SOURCE PASSAGE

▼

Tuesday, September 12, 2017

The Flag of Israel, A White Falcon, Beeping Horns and Real Pride


On Sunday, June 11, 1967, in mid-afternoon, a small parade of cars drove north on Oak Street in Stoneham, Massachusetts, past my house.  I happened to be in the yard. I went to the street to see what was going on. The first car of the six or seven in line was a white 1962 Ford Falcon convertible with a tattered Israeli flag tied to its antenna.  It seemed like a dozen men and women in their 20s or so were sitting on the doors and the trunk and standing on the seats, waving and yelling.


"Israel won! Israel beat the Arabs! Israel!" They also yelled in Hebrew.  Most of them were wearing something blue or white or both.  The lead car was the only convertible. The rest of the cars were sedans with people sitting on the doors or hanging out the windows also waving and yelling.

Israel won!

Stoneham is a suburb nine miles north of Boston. When I was 14 years old in 1967, the population was 12,000 and growing.  But the Jewish population was in the hundreds. Most of the town was divided between old families that went back to the Revolution or further. Stoneham was incorporated in 1636. The other half was Irish and Italian Catholic families.  It seemed like the entire Jewish population of Stoneham was in those cars, at least those between 18 and 25 years old.  I am technically not Jewish, my father is Jewish, not my mother so I am not Jewish by Israel's official definition.

But on this day, for the first time I can remember, I was really proud to be Jewish.  Israel beat Egypt, Jordan and Syria in just six days.  The victory was crushing. Israel was outnumbered 100 to 1 and sent all three armies fleeing. Until that day, when I thought about being Jewish, I thought about being a victim. I did not know much about my heritage or the Holocaust, but I know that millions were killed by the Nazis.

The Six-Day War changed that for me. Israel could fight and win against impossible odds.  Israelis were not victims, they were warriors.  I just finished reading Six Days of War by Michael Oren. This book brought together all of the details of a war I knew from news reports at the time. Oren makes clear the cascade of errors and arrogance by the Arab leaders that led to such a quick and crushing defeat.  He also details how many of the victories were last-minute decisions in the moment that could have gone another way. Taking Jerusalem, for example, was not a plan. There was an opportunity. Israel took it.

Reading this book was also a counterbalance for me to my visits to Holocaust sites and memorials this summer.  I spent the summer being reminded of how dangerous Nazi and white supremacist ideology really is.  Oren's book reminded me that Israel is ready to fight any enemy of the Jewish people.

▲

REQUIRED ACTIONS
1: In the post about the 1967 Stoneham parade, what car led the line of cars?
2: Reproduce the part of the Stoneham parade post that opens with the words containing "Stoneham is a" and closes with "Israel's official definition.".

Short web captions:
▼

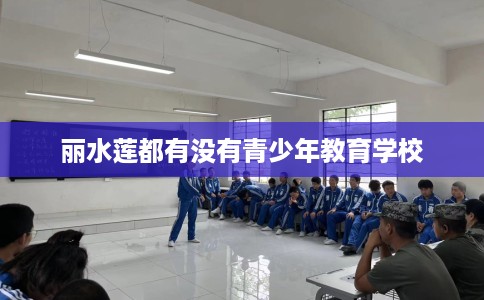 丽水莲都有没有青少年教育学校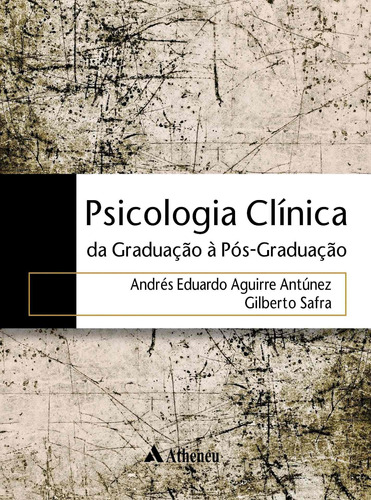 Livro Psicologia Clínica - Da Graduação A Pós-graduaçã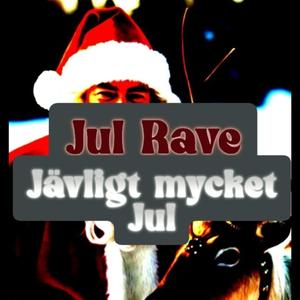 Jävligt mycket Jul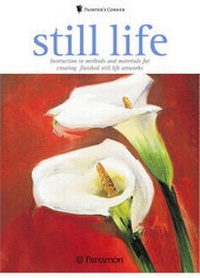 Enlarge image Cover: Still Life - Parramon Ediciones SA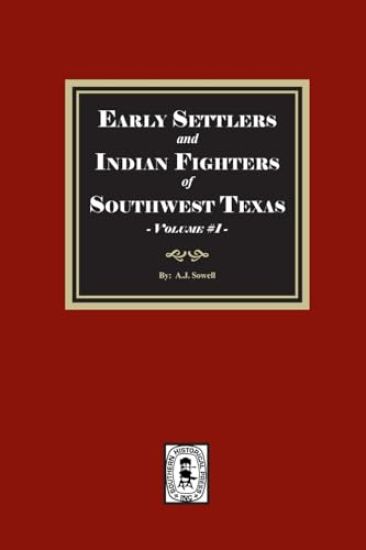 Early Settlers and Indian Fighters of Southwest Texas, Volume #1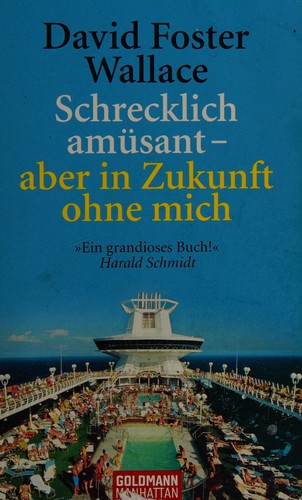 Schrecklich amüsant - aber in Zukunft ohne mich (German language, 2006, Goldmann)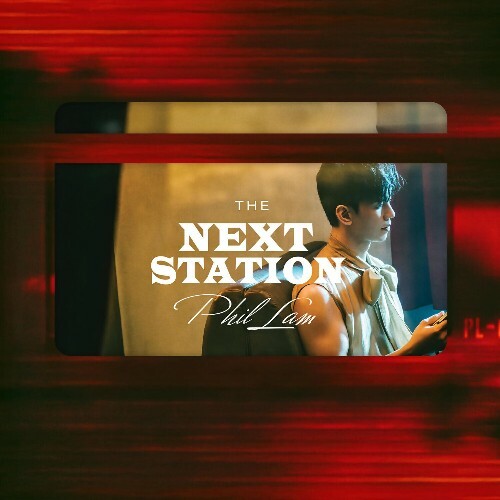  Phil Lam - The Next Station (2025) 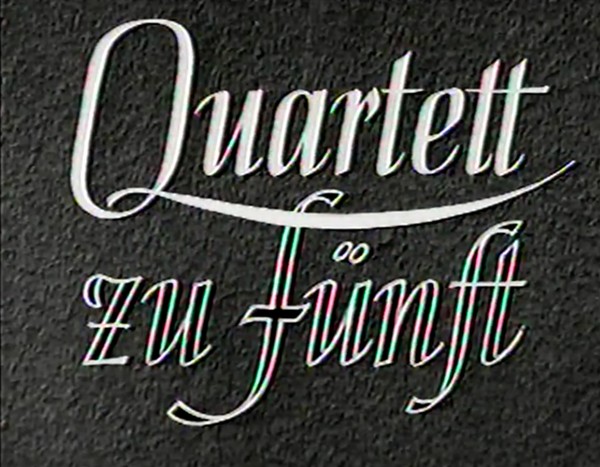 QUARTET ZU FUENFT 1949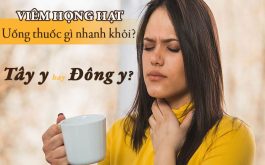 Viêm họng hạt uống thuốc gì nhanh khỏi? Thuốc Tây y hay Đông y?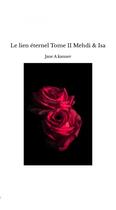 Couverture du livre « Le lien éternel Tome II Mehdi & Isa » de Jane A Kanner aux éditions Thebookedition.com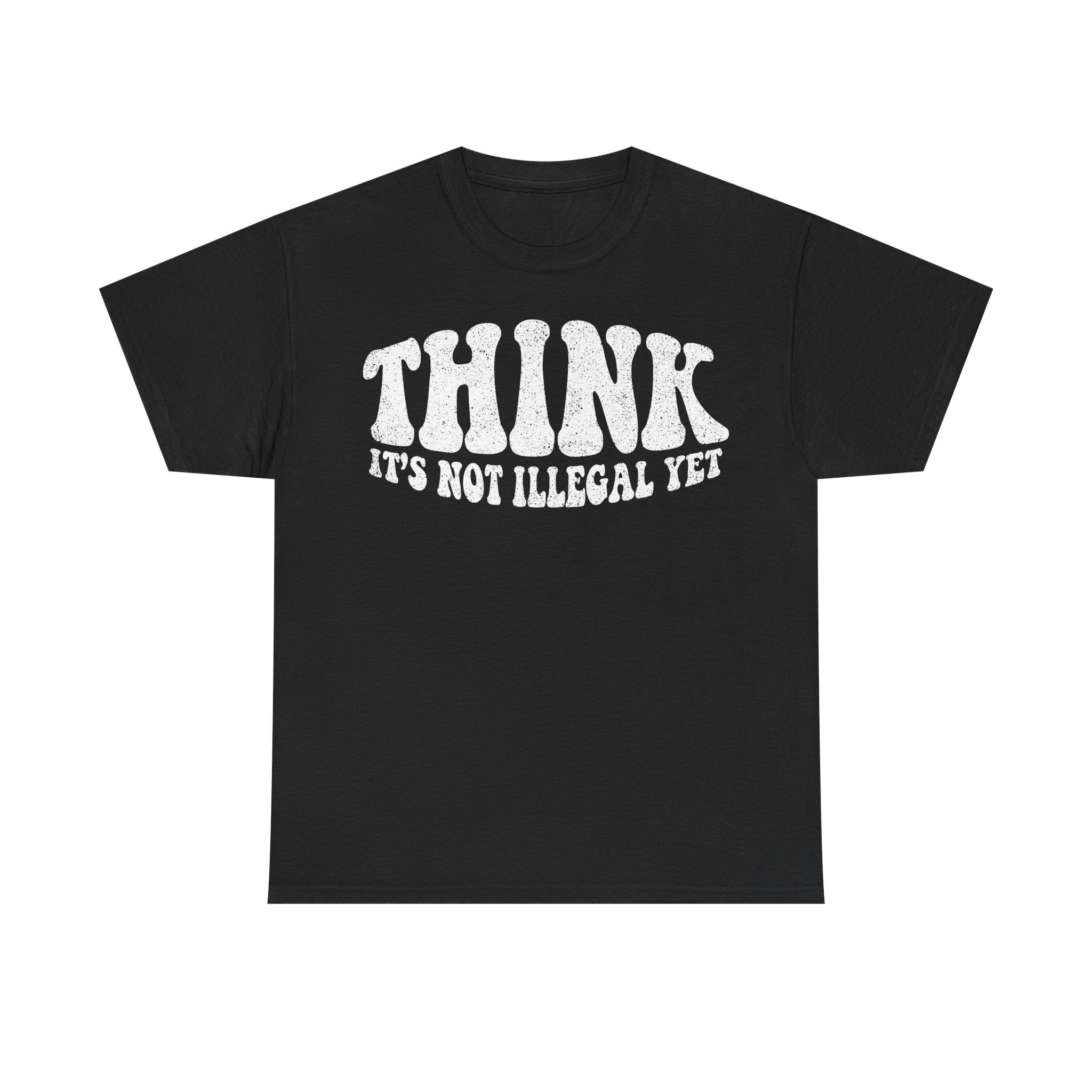 Think It's Not Illegal Yet T-Shirt — Retro Statement Tee - Vinteege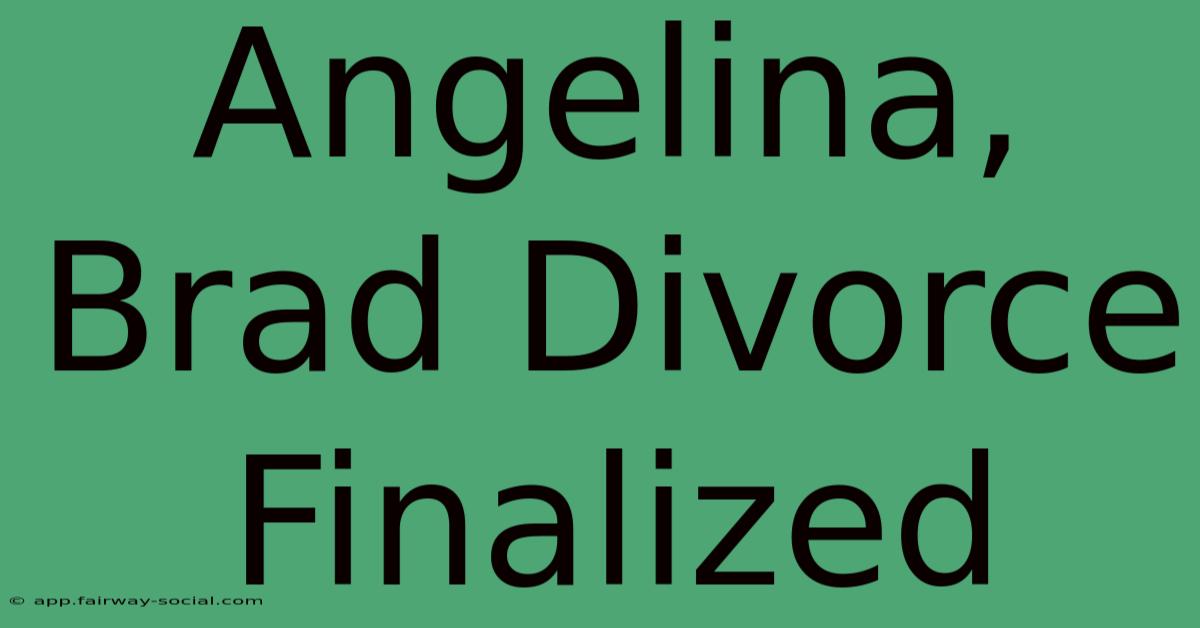 Angelina, Brad Divorce Finalized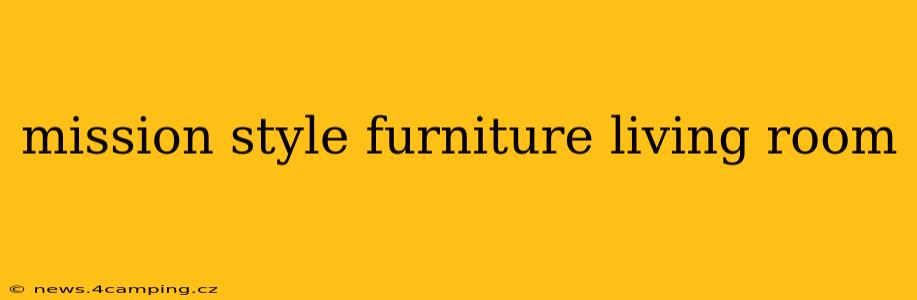 mission style furniture living room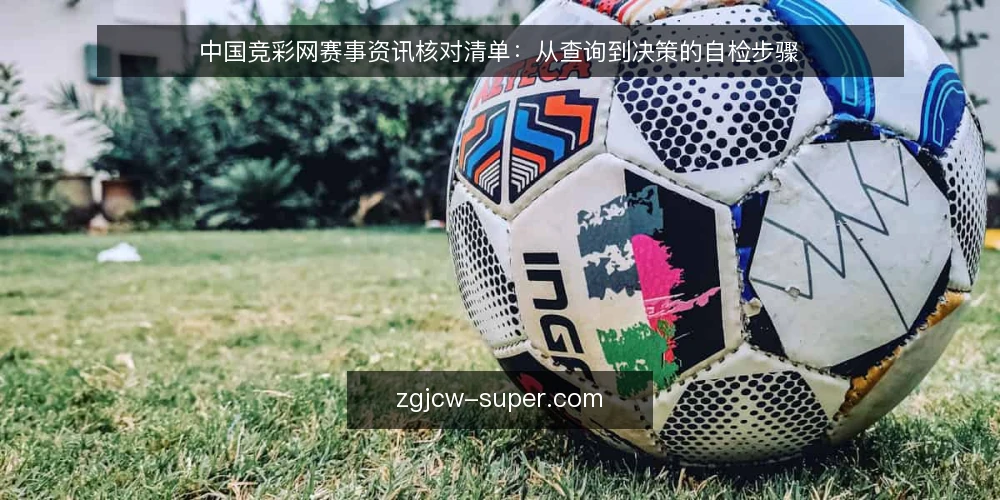 中国竞彩网赛事资讯核对清单：从查询到决策的自检步骤 — 信号：哪些赛事资讯值得重点核对 配图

▲

ANSWERS FOR THIS EXERCISE
1: A white 1962 Ford Falcon convertible.

2:
Stoneham is a suburb nine miles north of Boston. When I was 14 years old in 1967, the population was 12,000 and growing.  But the Jewish population was in the hundreds. Most of the town was divided between old families that went back to the Revolution or further. Stoneham was incorporated in 1636. The other half was Irish and Italian Catholic families.  It seemed like the entire Jewish population of Stoneham was in those cars, at least those between 18 and 25 years old.  I am technically not Jewish, my father is Jewish, not my mother so I am not Jewish by Israel's official definition.